Most people lack a strong understanding of how banks utilize the cash they deposit into their accounts. Our money doesn’t just sit in a vault. Banks loan these deposits to people and organizations, or invest it in stocks and other financial instruments. Many large banks use their depositors’ money to fund environmental and social injustices, including mass incarceration, payday lenders, fossil fuels, and other sectors that cause harm to our communities. If we fail to examine the lending practices of our banks, our hard-earned paychecks can finance highly damaging and extractive industries.
On the other hand, with a little effort, we can ensure our money is invested in the transformation and healing of our community here in Oakland. Banking with values-based financial institutions, of which there are many, can go a long way toward helping alleviate problems such as homelessness and unaffordable housing, both in our communities and around the world. That’s because values-based banks focus on putting money toward industries that create a thriving community for all.
Here in Oakland, Beneficial State Bank is helping address the housing crisis by working with organizations like East Bay Permanent Real Estate Cooperative. Since 2018, EB PREC has organized Black, Indigenous, people of color (BIPOC) and allied communities to cooperatively purchase and steward properties for long-term housing. By facilitating collective ownership of affordable housing, EB PREC empowers communities to generate a return and take back control from speculative real estate developers. If a neighborhood property goes on the market, EB PREC can mobilize residents to step in and purchase it rather than wait for a new landlord to raise rents to unaffordable levels.
“We’re really changing the understanding of what ‘ownership’ means,” says Lauren Jones, communications and marketing coordinator at EB PREC. “The idea of ownership can be very entitled and domination-centered. But there’s no place in the country where a minimum wage job secures housing. This idea of ownership as we currently embrace and practice isn’t realistic and attainable for everyone.

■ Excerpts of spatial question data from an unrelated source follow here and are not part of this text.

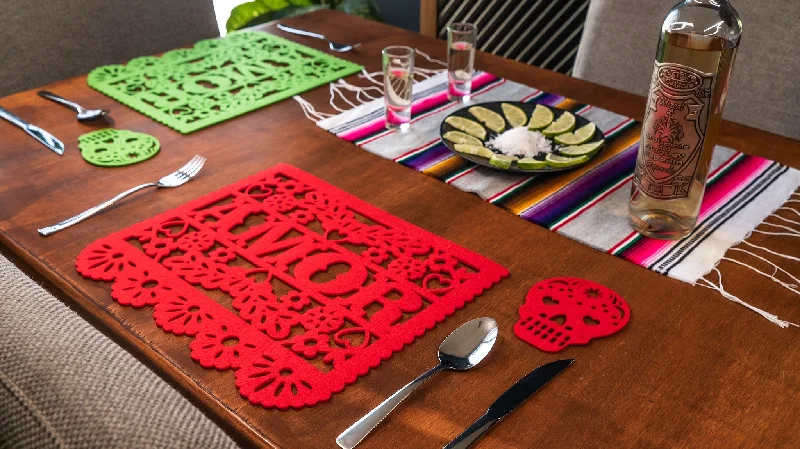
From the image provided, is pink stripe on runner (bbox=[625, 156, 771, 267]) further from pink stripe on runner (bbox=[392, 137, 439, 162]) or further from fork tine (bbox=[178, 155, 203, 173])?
fork tine (bbox=[178, 155, 203, 173])

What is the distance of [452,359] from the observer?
2.32 feet

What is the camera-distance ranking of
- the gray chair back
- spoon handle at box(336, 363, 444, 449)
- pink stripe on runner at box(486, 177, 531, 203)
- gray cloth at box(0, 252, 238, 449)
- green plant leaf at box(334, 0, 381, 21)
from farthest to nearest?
green plant leaf at box(334, 0, 381, 21), the gray chair back, pink stripe on runner at box(486, 177, 531, 203), spoon handle at box(336, 363, 444, 449), gray cloth at box(0, 252, 238, 449)

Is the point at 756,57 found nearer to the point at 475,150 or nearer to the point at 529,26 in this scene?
the point at 475,150

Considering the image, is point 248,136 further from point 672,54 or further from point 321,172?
point 672,54

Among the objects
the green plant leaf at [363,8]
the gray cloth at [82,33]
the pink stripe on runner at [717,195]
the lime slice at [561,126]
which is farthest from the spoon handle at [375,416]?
the green plant leaf at [363,8]

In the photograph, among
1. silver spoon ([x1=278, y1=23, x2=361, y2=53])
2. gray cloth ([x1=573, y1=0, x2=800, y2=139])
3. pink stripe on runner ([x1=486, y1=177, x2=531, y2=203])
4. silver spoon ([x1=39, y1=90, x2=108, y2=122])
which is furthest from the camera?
silver spoon ([x1=278, y1=23, x2=361, y2=53])

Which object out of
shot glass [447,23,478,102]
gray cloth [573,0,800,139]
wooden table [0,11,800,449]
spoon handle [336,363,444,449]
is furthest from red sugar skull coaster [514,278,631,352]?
gray cloth [573,0,800,139]

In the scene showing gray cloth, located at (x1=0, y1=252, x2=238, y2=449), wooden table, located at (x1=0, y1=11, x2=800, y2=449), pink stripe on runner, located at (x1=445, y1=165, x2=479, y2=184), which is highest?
gray cloth, located at (x1=0, y1=252, x2=238, y2=449)

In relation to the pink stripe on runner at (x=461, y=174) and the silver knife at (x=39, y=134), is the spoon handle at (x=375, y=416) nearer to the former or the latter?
the pink stripe on runner at (x=461, y=174)

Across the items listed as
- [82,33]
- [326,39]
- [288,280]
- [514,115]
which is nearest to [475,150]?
[514,115]

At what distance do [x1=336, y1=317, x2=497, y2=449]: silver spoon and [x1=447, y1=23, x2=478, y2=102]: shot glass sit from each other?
63cm

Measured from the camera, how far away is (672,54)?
812 mm

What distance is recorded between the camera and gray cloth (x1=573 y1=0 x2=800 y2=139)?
4.33 ft

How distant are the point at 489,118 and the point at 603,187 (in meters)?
0.24
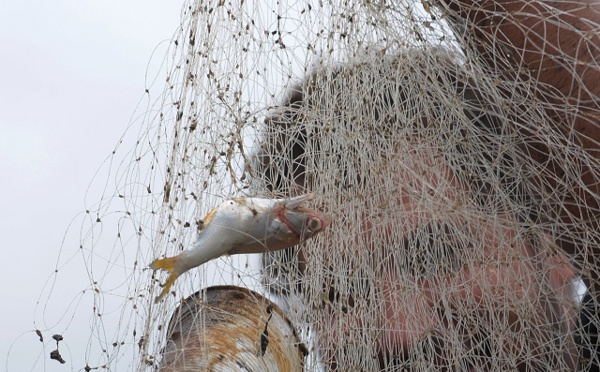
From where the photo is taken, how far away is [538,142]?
6.68ft

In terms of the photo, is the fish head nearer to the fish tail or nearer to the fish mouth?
the fish mouth

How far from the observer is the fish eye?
6.03 ft

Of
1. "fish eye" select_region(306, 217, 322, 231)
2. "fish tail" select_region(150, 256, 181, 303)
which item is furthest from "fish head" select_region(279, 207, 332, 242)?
"fish tail" select_region(150, 256, 181, 303)

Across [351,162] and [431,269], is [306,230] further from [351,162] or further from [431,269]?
[431,269]

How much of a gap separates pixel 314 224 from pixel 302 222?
0.02 metres

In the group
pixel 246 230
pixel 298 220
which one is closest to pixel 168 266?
pixel 246 230

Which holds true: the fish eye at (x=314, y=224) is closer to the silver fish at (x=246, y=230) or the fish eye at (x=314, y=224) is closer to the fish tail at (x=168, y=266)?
the silver fish at (x=246, y=230)

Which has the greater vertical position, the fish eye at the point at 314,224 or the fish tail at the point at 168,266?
the fish eye at the point at 314,224

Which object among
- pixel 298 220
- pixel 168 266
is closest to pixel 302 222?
pixel 298 220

We want to create a movement to give people collective ownership.”
EB PREC’s model is so promising that activists around the world, from Germany to Australia, have reached out for details on how to replicate it. Communities worldwide are looking for a model that isn’t reliant on government subsidies, but on mobilizing (and increasing) the collective wealth of local residents.
This is one example of how values-based banking focuses on solutions to intractable problems in our communities. Not only can our deposit dollars support our community, but we can influence how financing resolves, or amplifies, social, economic, and environmental challenges everywhere.
If you’re tired of your money funding a broken system, you can do something about it. Here are three easy steps to take:
- Educate yourself on how banks use your money. If you already have a bank, you can check its website or ask where the bank invests your money and how it actively supports local communities. Good sources of information include: Mighty Deposits, Green America, and Rainforest Action Network.
- Select a bank that invests in doing good. Values-based banks demonstrate that a bank can generate positive social and environmental impact while remaining financially sustainable.
- Encourage friends and family to put their money to good use. Let them know that where they bank matters—their money can be used to help, or harm. Beneficial State has resources here, and Stop the Money Pipeline has a useful checklist, as well.
Making a conscious, informed choice about your financial institution is a simple way to give back to your community. Just like EB PREC’s housing model, real change is possible when we collectively change how we do business.